The files can be downloaded here in .zip format (for Windows) and here in .tar.gz format (to unzip: ‘gzip -d spem.tar.gz’, followed by ‘tar xvf spem.tar’).

  • Compile SpeM: g++ SpeM.v0.998.cpp -o spem.exe
  • Run SpeM: spem <config file> <input graph> [parameters]

The parameters can be given on the command line or can be put into the config file.

Example files

  • Config file: the names of the parameters are self-explanatory; where questions may arise, additional information is given in the config file. Download
  • Input graph: 3 graphs created by an automatic phone recogniser on the basis of 3 productions of the phrase: ship inquiry.

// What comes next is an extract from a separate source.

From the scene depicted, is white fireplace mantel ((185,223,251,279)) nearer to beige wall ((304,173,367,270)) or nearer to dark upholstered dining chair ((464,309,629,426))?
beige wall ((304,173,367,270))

Download
  • Lexicon: the first column in the lexicon is the orthographic transcription; the second column in the lexicon is the phonemic transcription. (In the example lexicon provided, both columns consists of the phonetic transcription. The output of SpeM will in this case thus consist of the phonemic instead of the orthographic transcription.) Download

Language models

SpeM supports unigram and bigram language models (LMs), although the latter have not been tested. To use language models in SpeM, a couple of steps need to be carried out:

  1. Compile LMConvert: g++ LMConvert.v0.7.cpp -o lmconvert.exe
  2. Create a language model similar to the language model to be found here.
  3. Create a SpeM language model:
    • Unigram LMs: LMConvert <LM filename> uni <lowerBoundUni>
      Creates a filename.TMP if it does not yet exist.
      Default value <lowerBoundUni>: 5.
    • Bigram LMs: LMConvert <LM filename> bi <lowerBoundUni> <lowerBoundBi> <Discount>
      Creates a filename.TMP, filename.BI.TMP, and a filename.BO.TMP if they do not yet exist.
      Default value <lowerBoundBi>: 5; default value <Discount>: 0.5.

    The implementation of <lowerBoundUni>, <lowerBoundBi>, and <Discount> follows the HTK-implementation (Young et al., 2002).
    An example of a SpeM unigram LM can be found here.

  4. Add the path to the language model in the config file.
  5. Add a value for UniGramAlpha in the config file. This value determines the influence of the language model on the overall score (value between 0-1).
  6. Change the value for xGram in the config file to either 1 (unigram LM) or 2 (bigram LM).